### EXERCISE DESCRIPTION
Nothing but the lines from the one containing "Aspect-Oriented Software Development" through the end of the entries below should appear in your answer, transcribed exactly; please drop the pictures.

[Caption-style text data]
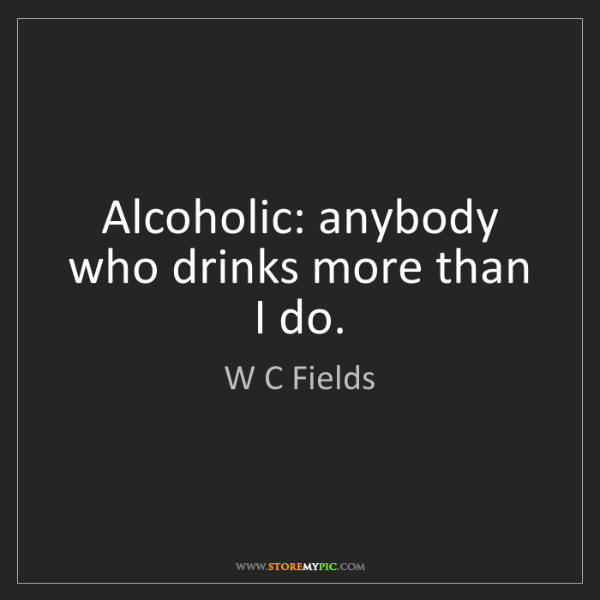 W C Fields: Alcoholic: anybody who drinks more than I do.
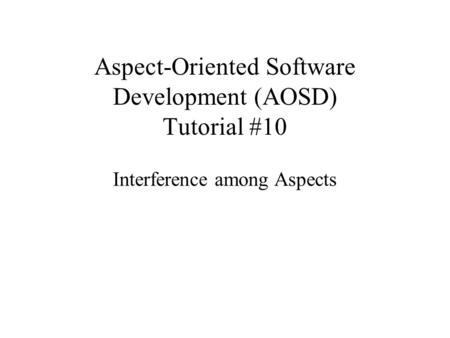 Aspect-Oriented Software Development (AOSD) Tutorial #10 Interference among Aspects.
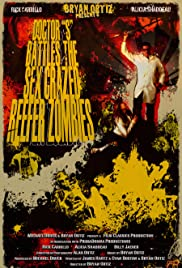 Doctor S Battles the Sex Crazed Reefer Zombies: The Movie Poster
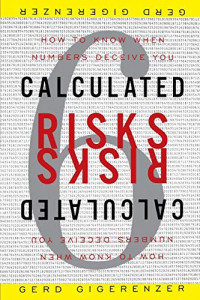 Calculated Risks: How to Know When Numbers Deceive You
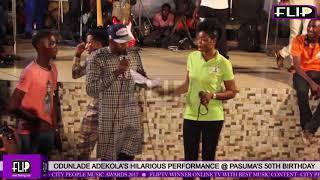 ODUNLADE ADEKOLA'S HILARIOUS PERFORMANCE @ PASUMA'S 50TH BIRTHDAY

### RESPONSE AREA
 Aspect-Oriented Software Development (AOSD) Tutorial #10 Interference among Aspects.
 Doctor S Battles the Sex Crazed Reefer Zombies: The Movie Poster
 Calculated Risks: How to Know When Numbers Deceive You
 ODUNLADE ADEKOLA'S HILARIOUS PERFORMANCE @ PASUMA'S 50TH BIRTHDAY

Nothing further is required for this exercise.